I'm learning not to be surprised when a sweet girlie goes through a different phase that I find alarming.  These phases are normal because we are all sons of Adam and daughters of Eve, if I can borrow from C.S. Lewis a little.  Sinful people sin.  This is our chance to teach the Gospel in action.


There were cousins and children everywhere.  It was childhood glory, filling my heart with parental satisfaction.  For most of my childhood, we didn't live close to cousins.  We had plenty of good times with the kids in our neighborhood though.  Watching the girlies romping around, playing in the dirt, or arranging backyard games of hide-n-seek or capture the flag relives the stuff of wholesome childhood goodness that I remember.


We've had some backyard visitors lately.  Rose-breasted grosbeaks have been dropping in.  We managed to catch the female at our feeder.



Also, a pair of bald eagles have been swooping over lately.  This is the closest the girls and I have ever seen eagles before and it was an awe-inspiring sight.  What's better than a front row seat to gigantic birds of prey?!




The green of spring has certainly been enjoyable.  This lilac hedge grows more beautiful with each passing year.  This has been a fantastic season of blossoms, in comparison with previous years.


The day of the play finally arrived last Friday.  I felt nothing but relief and excitement... and some butterflies too.  To see over a year's worth of work come to fruition is overwhelming, to say the least.  What a team effort!  What did I learn from it?


Let the children do it.  
We let the children get down and get dirty in this play.  Because of that, it reflected them.  Well do I know that "stand back and let mama get this done" sentiment.  I will honestly say that I am tempted in that way far too often.



That's not a philosophy that yields good fruit though.  I fight it in our daily parenting and I fight it in our education.  Just like Jesus trained the disciples, children really do learn by doing.  


Blossom1: Narrator
Blossom2: French Press
Blossom3: Coffee Cake Muffin
Blossom4: Adorable Audience Member

Children live up or down to your expectations.
I saw this often in youth ministry and in coaching gymnastics.  It proved true again in this play.  We practiced hard, even to the point of redundancy, but we kept encouraging, encouraging and encouraging.

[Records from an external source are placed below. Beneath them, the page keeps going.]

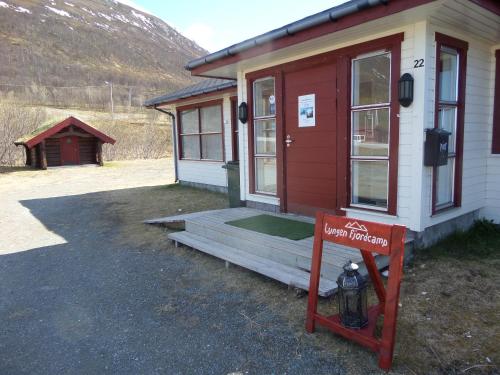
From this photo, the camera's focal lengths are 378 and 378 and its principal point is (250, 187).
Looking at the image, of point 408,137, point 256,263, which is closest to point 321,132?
point 408,137

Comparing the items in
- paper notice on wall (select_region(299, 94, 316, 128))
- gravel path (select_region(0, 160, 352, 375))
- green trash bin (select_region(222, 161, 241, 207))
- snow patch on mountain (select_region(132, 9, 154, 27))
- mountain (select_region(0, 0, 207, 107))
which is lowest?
gravel path (select_region(0, 160, 352, 375))

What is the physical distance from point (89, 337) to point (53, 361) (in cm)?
32

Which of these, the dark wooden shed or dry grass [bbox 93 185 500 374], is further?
the dark wooden shed

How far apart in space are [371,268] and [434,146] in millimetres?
1746

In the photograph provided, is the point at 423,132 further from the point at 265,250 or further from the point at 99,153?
the point at 99,153

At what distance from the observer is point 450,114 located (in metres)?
4.28

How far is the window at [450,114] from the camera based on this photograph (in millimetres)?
4045

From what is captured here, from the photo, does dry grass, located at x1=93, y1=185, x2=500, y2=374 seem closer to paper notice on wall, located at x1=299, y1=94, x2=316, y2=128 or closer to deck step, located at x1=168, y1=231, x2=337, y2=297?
deck step, located at x1=168, y1=231, x2=337, y2=297

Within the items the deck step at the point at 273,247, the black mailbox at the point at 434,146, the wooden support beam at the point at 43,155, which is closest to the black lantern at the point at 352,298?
the deck step at the point at 273,247

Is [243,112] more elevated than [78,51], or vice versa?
[78,51]

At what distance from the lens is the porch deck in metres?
3.40

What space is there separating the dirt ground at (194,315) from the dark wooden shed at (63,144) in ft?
37.7

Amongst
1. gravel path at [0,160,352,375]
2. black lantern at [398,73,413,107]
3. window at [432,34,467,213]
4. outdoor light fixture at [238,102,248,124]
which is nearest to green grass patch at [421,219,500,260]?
window at [432,34,467,213]

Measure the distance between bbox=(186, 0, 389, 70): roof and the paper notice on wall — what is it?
875 millimetres
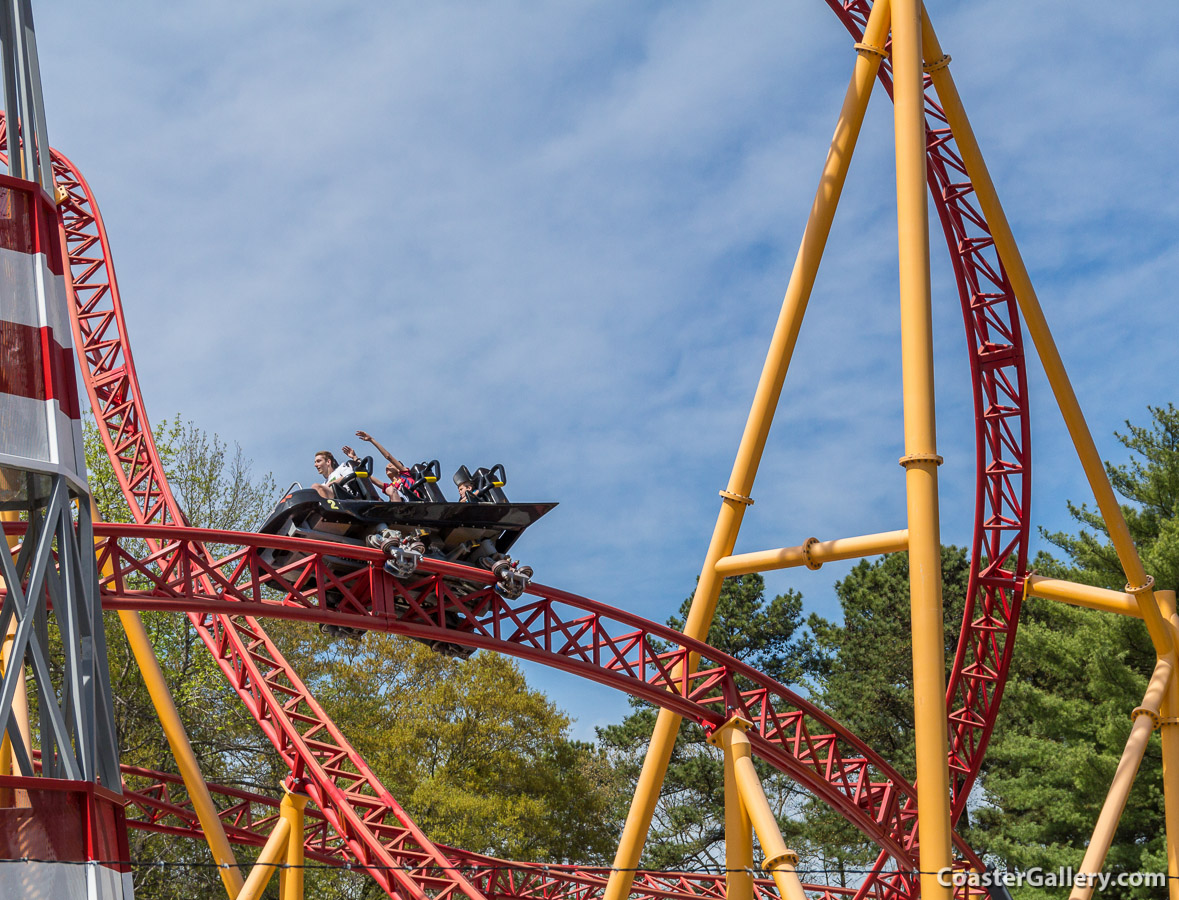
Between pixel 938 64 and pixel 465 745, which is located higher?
pixel 938 64

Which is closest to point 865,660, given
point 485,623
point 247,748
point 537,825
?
point 537,825

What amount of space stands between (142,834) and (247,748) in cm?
175

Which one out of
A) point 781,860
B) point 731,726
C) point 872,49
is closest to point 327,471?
point 731,726

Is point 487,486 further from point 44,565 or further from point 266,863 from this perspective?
point 44,565

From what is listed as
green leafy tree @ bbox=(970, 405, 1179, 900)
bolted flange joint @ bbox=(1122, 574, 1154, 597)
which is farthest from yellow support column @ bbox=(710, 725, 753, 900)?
green leafy tree @ bbox=(970, 405, 1179, 900)

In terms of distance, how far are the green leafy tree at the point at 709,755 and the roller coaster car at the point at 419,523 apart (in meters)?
17.0

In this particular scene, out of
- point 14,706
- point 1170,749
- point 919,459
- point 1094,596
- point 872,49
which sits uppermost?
point 872,49

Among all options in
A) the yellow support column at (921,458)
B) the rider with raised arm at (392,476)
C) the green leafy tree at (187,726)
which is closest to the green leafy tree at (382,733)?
the green leafy tree at (187,726)

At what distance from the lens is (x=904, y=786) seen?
11.6 meters

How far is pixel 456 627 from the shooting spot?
9.72 metres

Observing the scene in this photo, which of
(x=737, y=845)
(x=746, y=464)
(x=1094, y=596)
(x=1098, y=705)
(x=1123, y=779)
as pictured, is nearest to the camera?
(x=737, y=845)

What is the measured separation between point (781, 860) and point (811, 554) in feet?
7.32

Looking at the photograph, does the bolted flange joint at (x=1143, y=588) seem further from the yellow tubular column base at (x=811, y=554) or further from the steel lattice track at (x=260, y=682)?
the steel lattice track at (x=260, y=682)

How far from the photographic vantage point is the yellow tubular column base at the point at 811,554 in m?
9.01
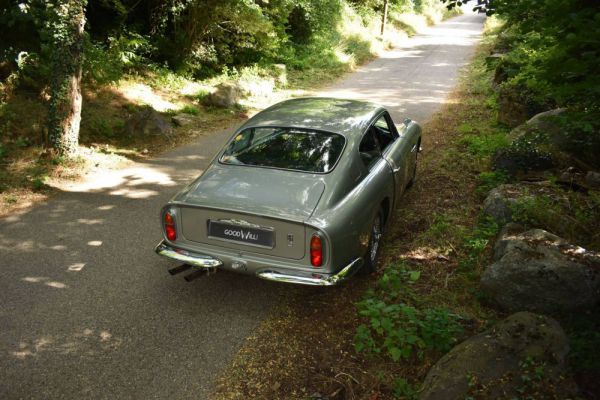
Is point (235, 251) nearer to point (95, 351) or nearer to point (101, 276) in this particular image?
point (95, 351)

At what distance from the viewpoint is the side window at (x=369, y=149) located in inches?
193

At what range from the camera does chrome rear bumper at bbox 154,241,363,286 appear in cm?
388

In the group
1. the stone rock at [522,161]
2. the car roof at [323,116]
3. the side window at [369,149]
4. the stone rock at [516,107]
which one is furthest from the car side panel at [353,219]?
the stone rock at [516,107]

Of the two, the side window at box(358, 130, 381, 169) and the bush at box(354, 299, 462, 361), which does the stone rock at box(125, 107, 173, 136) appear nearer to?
the side window at box(358, 130, 381, 169)

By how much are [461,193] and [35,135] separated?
7818mm

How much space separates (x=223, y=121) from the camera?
446 inches

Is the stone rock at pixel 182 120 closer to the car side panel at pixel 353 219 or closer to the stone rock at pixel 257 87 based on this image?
the stone rock at pixel 257 87

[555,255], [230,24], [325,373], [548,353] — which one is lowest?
[325,373]

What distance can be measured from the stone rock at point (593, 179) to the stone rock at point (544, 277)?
203cm

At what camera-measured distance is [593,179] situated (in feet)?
19.0

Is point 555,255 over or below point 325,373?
over

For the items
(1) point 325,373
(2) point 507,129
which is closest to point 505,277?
(1) point 325,373

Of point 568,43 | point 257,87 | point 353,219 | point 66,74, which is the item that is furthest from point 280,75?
point 568,43

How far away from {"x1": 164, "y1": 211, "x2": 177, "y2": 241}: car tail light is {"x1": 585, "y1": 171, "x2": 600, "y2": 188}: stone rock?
514cm
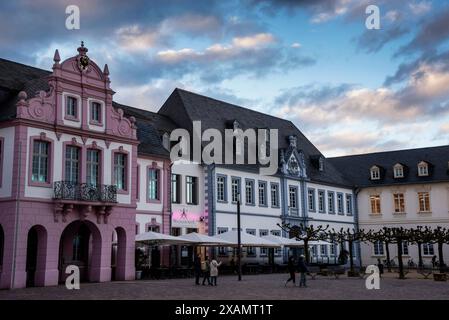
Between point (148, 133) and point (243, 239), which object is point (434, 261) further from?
point (148, 133)

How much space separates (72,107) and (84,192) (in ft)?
14.3

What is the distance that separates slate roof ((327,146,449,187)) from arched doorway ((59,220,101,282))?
37.2 metres

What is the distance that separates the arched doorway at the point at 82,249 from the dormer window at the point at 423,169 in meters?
38.2

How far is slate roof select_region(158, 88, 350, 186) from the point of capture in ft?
160

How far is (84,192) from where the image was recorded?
31.3 meters

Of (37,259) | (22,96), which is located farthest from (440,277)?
(22,96)

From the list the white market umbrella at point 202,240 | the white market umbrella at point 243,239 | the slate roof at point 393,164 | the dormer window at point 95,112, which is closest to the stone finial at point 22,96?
the dormer window at point 95,112

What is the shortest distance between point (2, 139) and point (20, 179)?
94.5 inches

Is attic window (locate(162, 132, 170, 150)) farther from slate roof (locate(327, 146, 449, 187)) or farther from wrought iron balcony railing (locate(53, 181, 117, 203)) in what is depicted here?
slate roof (locate(327, 146, 449, 187))

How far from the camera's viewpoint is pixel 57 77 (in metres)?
31.0

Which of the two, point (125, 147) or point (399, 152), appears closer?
point (125, 147)
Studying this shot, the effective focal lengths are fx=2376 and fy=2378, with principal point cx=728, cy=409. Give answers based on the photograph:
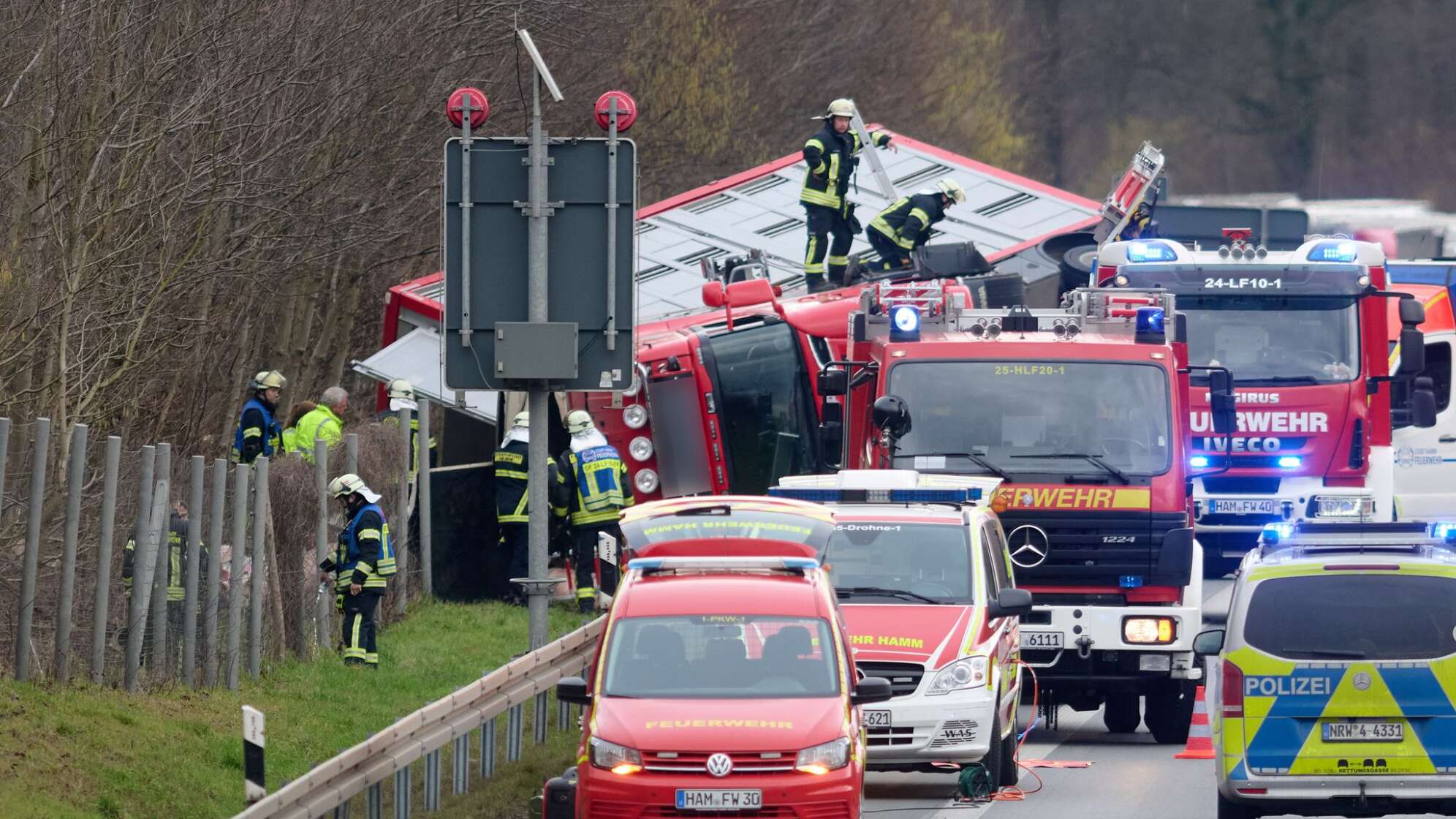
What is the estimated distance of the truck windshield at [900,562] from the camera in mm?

They knocked it out of the park with a stellar performance, better than any practice we'd ever had.  I shouldn't have been amazed, but I was.  Apparently I needed a refresher course in that particular principle.


Lead by example.
I feel like my girls especially had a front row seat to Mama doing a hard thing.  This play wasn't easy.  It was months of work.  Many times the kids would ask me how we were going to do something.  I told them honestly, "I don't know, but we'll figure it out."  I felt like they saw problem-solving, creativity, and perseverance.  They experienced it right along with me.  I may be a grown-up, but I'm not too grown up to do something I've never done before, to try hard, to put my whole self out there, to give it my best shot.  It's funny, that's something I remember from my childhood.  My mom figuring stuff out, being creative, taking on anything.  I think it's called courage.  

I want to keep being courageous every day in this journey of life.